We discussed the pool of subprocesses, and came to broadly two different ways to go about it:

1. A multiprocessing pool that forks off at the start of the scheduler.
===

* Changes to the element in the lifetime of a job will be captured, and passed through the job's result object when the job finishes. * Changes from a job result will be received by the scheduler and pushed to each worker subprocess. * Mandate that only the element that the job is running for can be changed in the job - A "soft" mandate (changes will not be propagated to the other workers) is enough for normal operation, but a separate mode where such changes are forbidden (or any changes outside the element are thrown away) would be useful for debugging. * A "pristine" subprocess that is unchanged by jobs would be useful for forking new subprocesses, especially if we decide that each worker should have a finite lifetime.

2. An element graph service
===

i.e. one subprocess holds the pipeline and uses some form of IPC to get and set state changes.

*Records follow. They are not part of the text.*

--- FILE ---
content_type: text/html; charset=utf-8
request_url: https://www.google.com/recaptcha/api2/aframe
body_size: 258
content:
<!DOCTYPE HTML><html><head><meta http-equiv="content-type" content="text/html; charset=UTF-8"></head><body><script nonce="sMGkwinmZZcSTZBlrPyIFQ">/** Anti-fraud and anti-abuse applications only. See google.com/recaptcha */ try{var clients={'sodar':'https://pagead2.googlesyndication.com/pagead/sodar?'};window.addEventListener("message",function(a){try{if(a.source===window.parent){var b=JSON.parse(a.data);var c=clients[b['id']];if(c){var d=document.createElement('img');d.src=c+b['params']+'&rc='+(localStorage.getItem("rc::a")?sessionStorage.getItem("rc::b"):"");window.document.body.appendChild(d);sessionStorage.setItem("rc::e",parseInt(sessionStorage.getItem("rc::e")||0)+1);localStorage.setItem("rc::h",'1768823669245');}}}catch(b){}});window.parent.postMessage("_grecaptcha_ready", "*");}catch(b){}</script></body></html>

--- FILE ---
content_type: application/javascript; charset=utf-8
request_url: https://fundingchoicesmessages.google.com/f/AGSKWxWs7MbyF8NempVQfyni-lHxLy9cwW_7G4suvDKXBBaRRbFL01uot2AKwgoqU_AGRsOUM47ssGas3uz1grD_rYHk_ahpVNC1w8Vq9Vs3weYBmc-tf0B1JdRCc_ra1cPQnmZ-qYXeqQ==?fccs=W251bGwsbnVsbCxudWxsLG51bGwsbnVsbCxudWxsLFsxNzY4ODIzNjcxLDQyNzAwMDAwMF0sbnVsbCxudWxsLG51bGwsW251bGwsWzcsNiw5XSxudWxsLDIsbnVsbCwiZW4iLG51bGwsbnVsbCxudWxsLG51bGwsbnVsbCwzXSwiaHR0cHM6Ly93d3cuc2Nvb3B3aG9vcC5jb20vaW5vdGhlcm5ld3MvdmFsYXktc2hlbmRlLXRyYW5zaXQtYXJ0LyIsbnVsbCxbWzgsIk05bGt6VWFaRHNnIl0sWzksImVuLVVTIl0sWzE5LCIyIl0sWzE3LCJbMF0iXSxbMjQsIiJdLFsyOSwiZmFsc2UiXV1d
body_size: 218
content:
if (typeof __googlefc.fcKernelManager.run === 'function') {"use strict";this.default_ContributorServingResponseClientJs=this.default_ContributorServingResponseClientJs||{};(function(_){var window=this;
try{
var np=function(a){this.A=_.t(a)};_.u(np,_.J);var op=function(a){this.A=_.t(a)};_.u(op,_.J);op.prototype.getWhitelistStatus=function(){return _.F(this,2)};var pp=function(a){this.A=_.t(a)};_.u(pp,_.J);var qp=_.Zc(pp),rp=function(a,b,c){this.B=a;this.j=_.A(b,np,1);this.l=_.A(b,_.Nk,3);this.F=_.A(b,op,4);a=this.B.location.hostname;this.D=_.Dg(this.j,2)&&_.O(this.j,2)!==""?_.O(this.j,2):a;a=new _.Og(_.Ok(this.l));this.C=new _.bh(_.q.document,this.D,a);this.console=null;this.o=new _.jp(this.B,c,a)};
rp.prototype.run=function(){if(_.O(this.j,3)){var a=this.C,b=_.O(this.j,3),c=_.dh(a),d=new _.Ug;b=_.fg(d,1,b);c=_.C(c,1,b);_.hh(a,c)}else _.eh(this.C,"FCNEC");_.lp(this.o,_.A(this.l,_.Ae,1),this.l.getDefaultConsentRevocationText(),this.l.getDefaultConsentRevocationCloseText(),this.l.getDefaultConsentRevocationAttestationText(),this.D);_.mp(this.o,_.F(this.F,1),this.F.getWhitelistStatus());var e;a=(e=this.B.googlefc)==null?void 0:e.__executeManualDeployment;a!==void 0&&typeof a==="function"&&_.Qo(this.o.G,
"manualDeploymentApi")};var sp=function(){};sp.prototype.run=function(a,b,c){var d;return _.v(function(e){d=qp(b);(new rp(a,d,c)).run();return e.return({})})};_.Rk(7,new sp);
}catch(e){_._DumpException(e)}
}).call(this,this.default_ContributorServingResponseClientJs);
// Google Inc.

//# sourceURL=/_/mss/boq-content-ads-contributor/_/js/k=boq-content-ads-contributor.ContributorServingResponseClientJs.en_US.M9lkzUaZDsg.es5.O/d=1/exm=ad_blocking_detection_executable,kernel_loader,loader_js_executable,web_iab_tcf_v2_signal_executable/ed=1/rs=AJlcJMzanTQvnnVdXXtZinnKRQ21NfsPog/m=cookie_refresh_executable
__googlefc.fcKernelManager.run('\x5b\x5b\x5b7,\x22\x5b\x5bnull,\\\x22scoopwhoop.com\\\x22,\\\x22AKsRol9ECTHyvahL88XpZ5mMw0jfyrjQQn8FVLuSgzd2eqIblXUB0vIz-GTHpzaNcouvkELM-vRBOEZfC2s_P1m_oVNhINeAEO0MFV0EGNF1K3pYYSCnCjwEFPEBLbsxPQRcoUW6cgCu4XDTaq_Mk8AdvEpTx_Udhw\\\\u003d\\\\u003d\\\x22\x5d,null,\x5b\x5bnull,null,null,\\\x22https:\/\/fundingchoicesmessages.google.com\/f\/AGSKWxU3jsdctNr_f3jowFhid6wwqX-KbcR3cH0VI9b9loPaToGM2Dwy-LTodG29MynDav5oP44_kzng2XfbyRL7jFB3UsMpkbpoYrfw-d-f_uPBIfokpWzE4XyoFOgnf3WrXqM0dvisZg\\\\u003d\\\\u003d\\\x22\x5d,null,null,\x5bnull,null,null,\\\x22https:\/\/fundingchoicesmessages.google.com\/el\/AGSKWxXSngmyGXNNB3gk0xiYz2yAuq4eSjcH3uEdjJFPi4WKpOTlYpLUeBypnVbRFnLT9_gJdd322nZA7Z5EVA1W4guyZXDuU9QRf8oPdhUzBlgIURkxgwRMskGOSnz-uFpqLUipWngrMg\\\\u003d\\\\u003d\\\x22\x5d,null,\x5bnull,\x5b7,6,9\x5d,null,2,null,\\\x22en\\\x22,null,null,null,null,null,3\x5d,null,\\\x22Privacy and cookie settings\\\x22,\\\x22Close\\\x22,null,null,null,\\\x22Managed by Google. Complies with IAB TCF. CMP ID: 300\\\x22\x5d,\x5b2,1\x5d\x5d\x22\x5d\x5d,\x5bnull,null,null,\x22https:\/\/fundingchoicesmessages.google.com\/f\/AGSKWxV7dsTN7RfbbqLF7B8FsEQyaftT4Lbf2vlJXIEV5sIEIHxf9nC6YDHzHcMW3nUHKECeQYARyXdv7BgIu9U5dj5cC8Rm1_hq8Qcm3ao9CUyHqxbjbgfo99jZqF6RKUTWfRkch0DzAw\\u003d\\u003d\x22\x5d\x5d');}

This is a valuable long-term goal to work towards, once we have a much better idea of where/when we access the element graph, and have completely encapsulated every time a plugin would access the element graph. At this point, that process will be acutely affected by any slowness in `_update_state()`, and if plugin authors can affect this then we will have to hope/impress/demand that this should have a small time impact. (As an aside, this is currently not the case. git-based plugins implement `validate_cache()` and fork off a git subprocess to find the branch and tag. using libgit2 here would be valuable)

===

Overall, our next actions in this regard will be:

1. Continue studying/simplifying/splitting up `_update_state()`, as the more we understand the ways that the element's state is altered, the better. 2. Work out all the places where elements read/write to the element graph, so we can identify which parts of the API can be extended with state tracking (for returning all state changes in a build result, or calling an element graph service), and consider adding new methods for the places where the graph is affected directly.

Best regards,

Jonathan
--
Jonathan Maw, Software Engineer, Codethink Ltd.